BEGIN Passage shown

2. Materials and Methods

The object of the study was samples of office paper with 50% of the sheet area sealed with printer ink. The paper density was 80 g/m². Determination of the studied paper samples composition was carried out in two stages. First, the ash content of the paper was determined by burning the sample in a muffle furnace. Then, the elemental composition of the obtained ash was investigated by X-ray fluorescence spectroscopy.

Flotation experiments of de-inking were carried out on a pneumomechanical flotation machine with forced air supply and disk impeller (type FML0.3–189FL). The volume of the cell was 100 mL. The solid content in the process was 5–7%. Waste paper was preliminarily pulverized on a laboratory pulper with a specified pulverization time at pH = 9.5–9.8 created by sodium carbonate. The impeller speed was 1200 rpm with a developing drive power of 120 W. The obtained macular mass was investigated using potentiometric study of the interfacial characteristics to evaluate the flotation separation efficiency. This approach is based on the resulting potential difference between electrodes located at different heights during the settling of heterogeneously charged particles. This approach was used to evaluate the efficiency of flotation separation in [36,37,38]. The schematic diagram of the installation for the study of the interfacial characteristics using potentiometry methods is shown in Figure 1. Two electrodes made of titanium alloy VT1-0 are placed in the water column. The height of the column is 35.5 cm. The length of the electrodes is 20.5 cm. The diameter of the electrodes is 0.8 cm. The ends of the electrodes are placed at different heights. The height difference is 5 cm. A voltmeter is connected to the ends of the electrodes in the air by terminals to record the values of the resulting potential difference. An air supply tube is connected to the column from below, which is connected to an air compressor (R385, «Distiv», Rostov-on-don, Russia). The air compressor should provide air flow rate not less than 0.5 L/min. The height of the compressor should be higher than the top edge of the column. At the bottom of the column a plastic grid with a sieve mesh diameter of 0.5 cm is installed to ensure dispersion of the supplied air [39].

END Passage shown

## Try it
Reproduce the entire materials and methods section above, word for word.

BEGIN Data excerpts

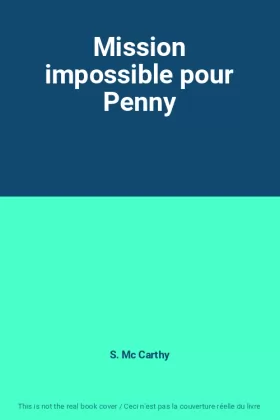 Couverture du produit · Mission impossible pour Penny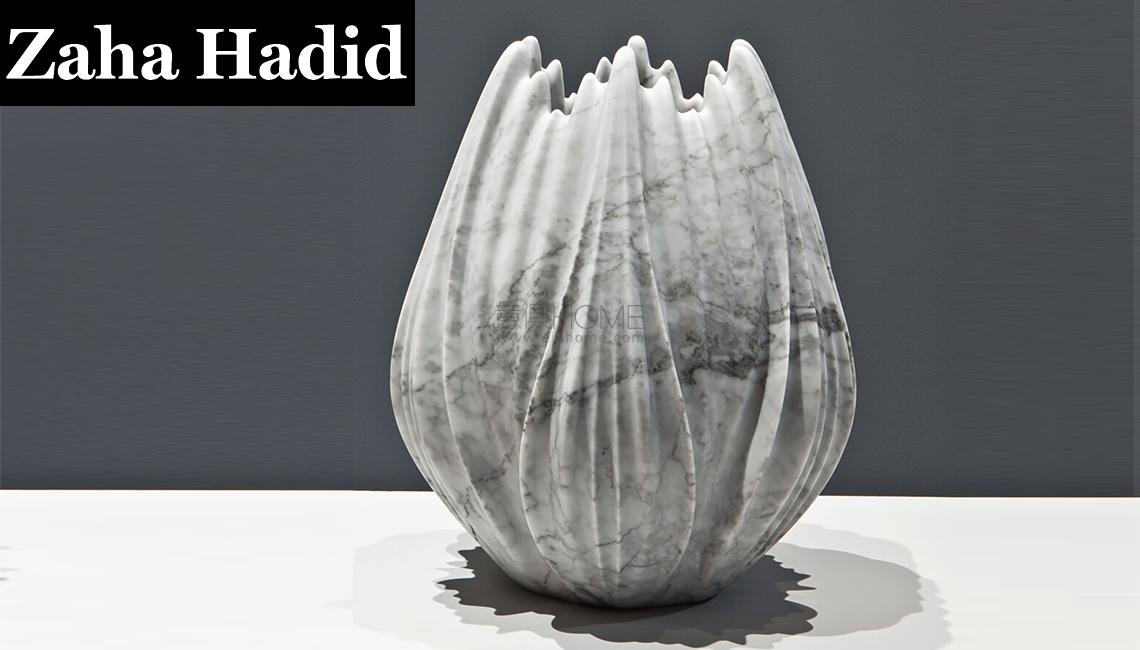 CITCOTAU-Vase Large大理石花瓶 zaha hadid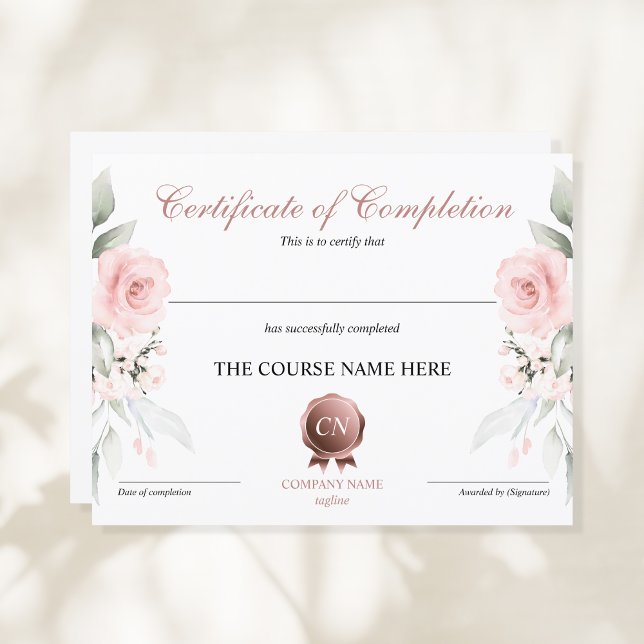 Voltooiingscertificaat voor de gunningscursus Volt (Creator heeft geüpload)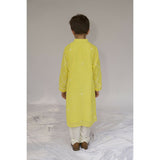 Little Awadh Fine Chikankari Criss Cross Jaal Kurta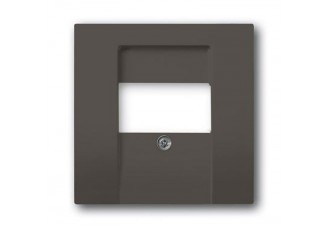 Накладка акустической розетки шато/черный Basic 55
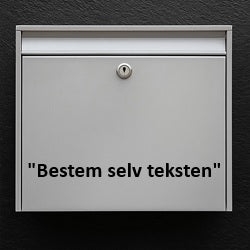 Namensschild für Briefkasten – gestalten Sie Ihren eigenen Text (individuell) – robuster Außenaufkleber mit hoher Lesbarkeit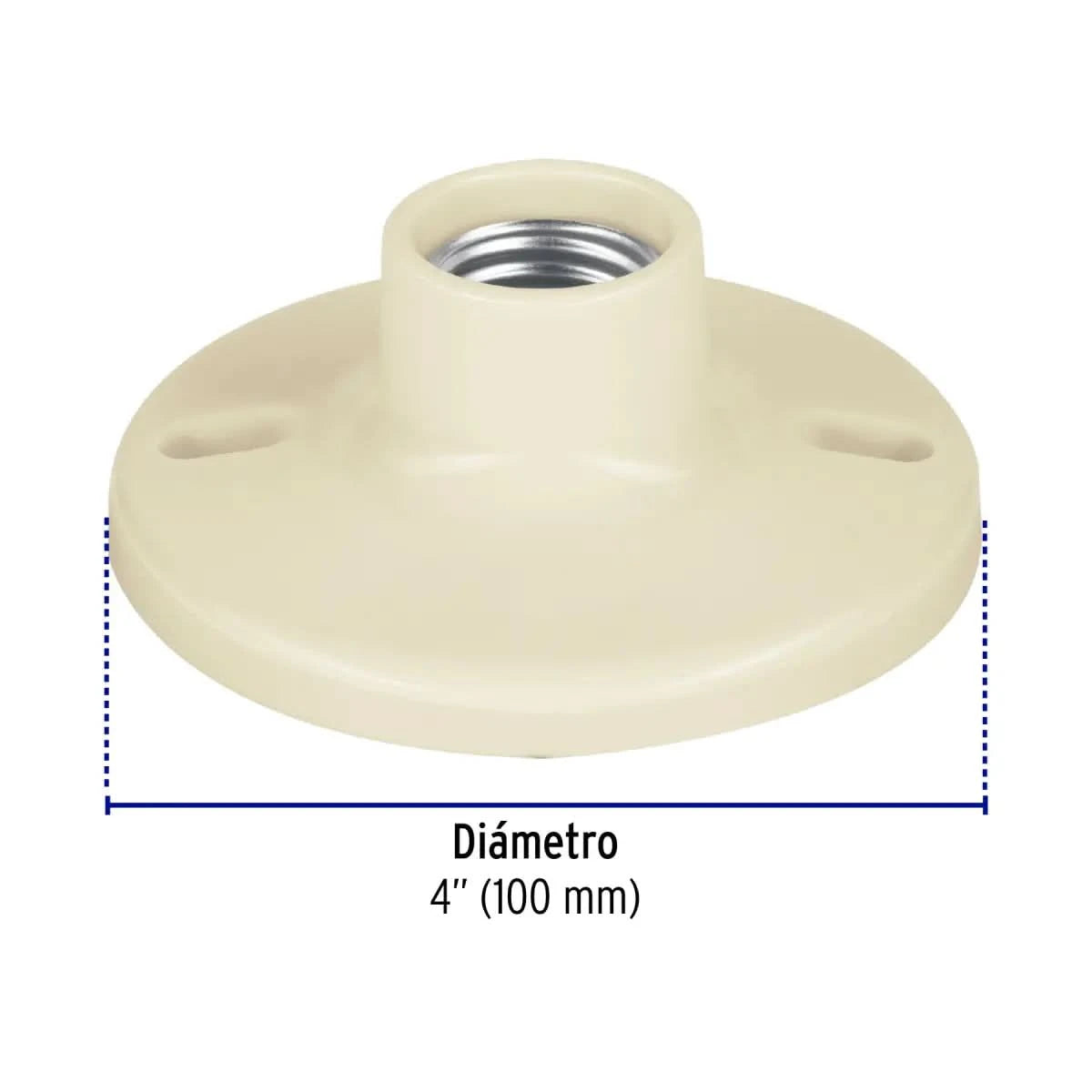 Socket baquelita de 4" volteck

END Data excerpts

## Completed task
2. Materials and Methods

The object of the study was samples of office paper with 50% of the sheet area sealed with printer ink. The paper density was 80 g/m². Determination of the studied paper samples composition was carried out in two stages. First, the ash content of the paper was determined by burning the sample in a muffle furnace. Then, the elemental composition of the obtained ash was investigated by X-ray fluorescence spectroscopy.

Flotation experiments of de-inking were carried out on a pneumomechanical flotation machine with forced air supply and disk impeller (type FML0.3–189FL). The volume of the cell was 100 mL. The solid content in the process was 5–7%. Waste paper was preliminarily pulverized on a laboratory pulper with a specified pulverization time at pH = 9.5–9.8 created by sodium carbonate. The impeller speed was 1200 rpm with a developing drive power of 120 W. The obtained macular mass was investigated using potentiometric study of the interfacial characteristics to evaluate the flotation separation efficiency. This approach is based on the resulting potential difference between electrodes located at different heights during the settling of heterogeneously charged particles. This approach was used to evaluate the efficiency of flotation separation in [36,37,38]. The schematic diagram of the installation for the study of the interfacial characteristics using potentiometry methods is shown in Figure 1. Two electrodes made of titanium alloy VT1-0 are placed in the water column. The height of the column is 35.5 cm. The length of the electrodes is 20.5 cm. The diameter of the electrodes is 0.8 cm. The ends of the electrodes are placed at different heights. The height difference is 5 cm. A voltmeter is connected to the ends of the electrodes in the air by terminals to record the values of the resulting potential difference. An air supply tube is connected to the column from below, which is connected to an air compressor (R385, «Distiv», Rostov-on-don, Russia). The air compressor should provide air flow rate not less than 0.5 L/min. The height of the compressor should be higher than the top edge of the column. At the bottom of the column a plastic grid with a sieve mesh diameter of 0.5 cm is installed to ensure dispersion of the supplied air [39].